El resultado del titánico esfuerzo del director, guionista, productor y camarógrafo —todos estos roles encarnados en la misma persona de Spiros Stathoulopoulos—, además de los actores, no podría ser más interesante y experimental. Desde La soga, de Alfred Hitchcock, no se había hecho una película íntegramente filmada siguiendo el plano secuencia (al menos, no que yo sepa). En PVC-1 no solamente encontramos el ímpetu de la narrativa visual, sino un intento por aproximarnos a la violencia que vivimos de una forma diametralmente diferente a la que venía usándose en el cine contemporáneo de nuestro país. Sin necesidad —ni ganas— de recurrir a una personalidad atractiva desde el plano visual —Flora Martínez, por ejemplo, personificando a una desarraigada joven de comuna, los innumerables personajes que abundan en el cine colombiano enclavados entre el gracioso y el feo y el pusilánime—, sin recurrir a la figura ambigua del victimario que se ha erigido como tal debido a un pasado lleno de oscuridad e injusticias, y que busca redimirse por algún medio —y al que en cierta forma terminamos admirando, cuando no idolatrando de forma ciega—, PVC-1 va del otro lado, del lado no solamente de la víctima, sino
del lado del silencio, del lado de una violencia mucho más cruda y menos sofisticada y maquillada lightmente (disculpen el neologismo) como lo han hecho otros filmes de esta nuestra época.
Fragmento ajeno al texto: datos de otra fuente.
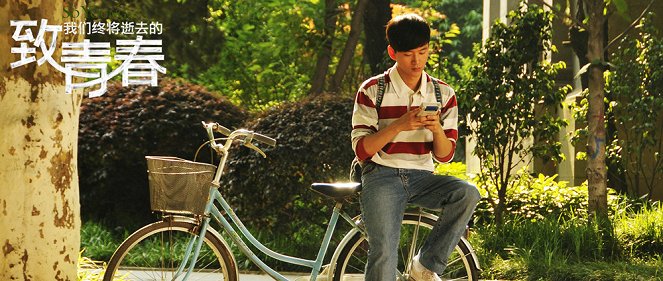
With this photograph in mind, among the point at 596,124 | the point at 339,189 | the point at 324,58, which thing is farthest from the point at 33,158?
the point at 324,58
No obstante, quedan algunas cosas que no nos dejan un buen sabor de boca. La primera, me parece, es la elección de la actriz cubana Mérida Urquía como protagonista del filme. No es que esté dudando de las dotes actorales de la señora Urquía, sino que simplemente me pareció demasiado obvio su acento al interior de la historia, me sonó extranjero y, en cierta medida, no permitió que me conectara de una forma más directa con la historia. En una entrevista, el director afirmó que el papel de doña Ofelia era tan extenuante que prefería confiarle su desempeño a un actor de teatro, acostumbrado a estar en escena por horas. Sin embargo en nuestro país existen buenas actrices cultivadas en el teatro que bien podrían haber personificado a la protagonista. Claro que no puedo demeritar el desempeño de Mérida Urquía —casi podemos sentir la angustia y el peso del collar sobre nuestros hombros.

Sin duda, esta es una de las pocas películas de las que conocemos perfectamente el final —claro, cuando no son pretenciosamente predecibles—. Y, aún más indudable, una de esas historias cuyo final quisiéramos fuera diferente o que, por lo menos, fuera irrepetible. Y, también, una de esas películas que después de vista no podremos olvidar —en parte gracias al ritmo frenético y sin pausa de la cámara, al tiempo que corre en contra de todo—. Precisamente por esto, el crudo relato de Spiros Stathoulopoulos desemboca en un ejercicio necesario e implacable para nuestra memoria, para no olvidar de dónde venimos y hacia dónde deberíamos pretender ir.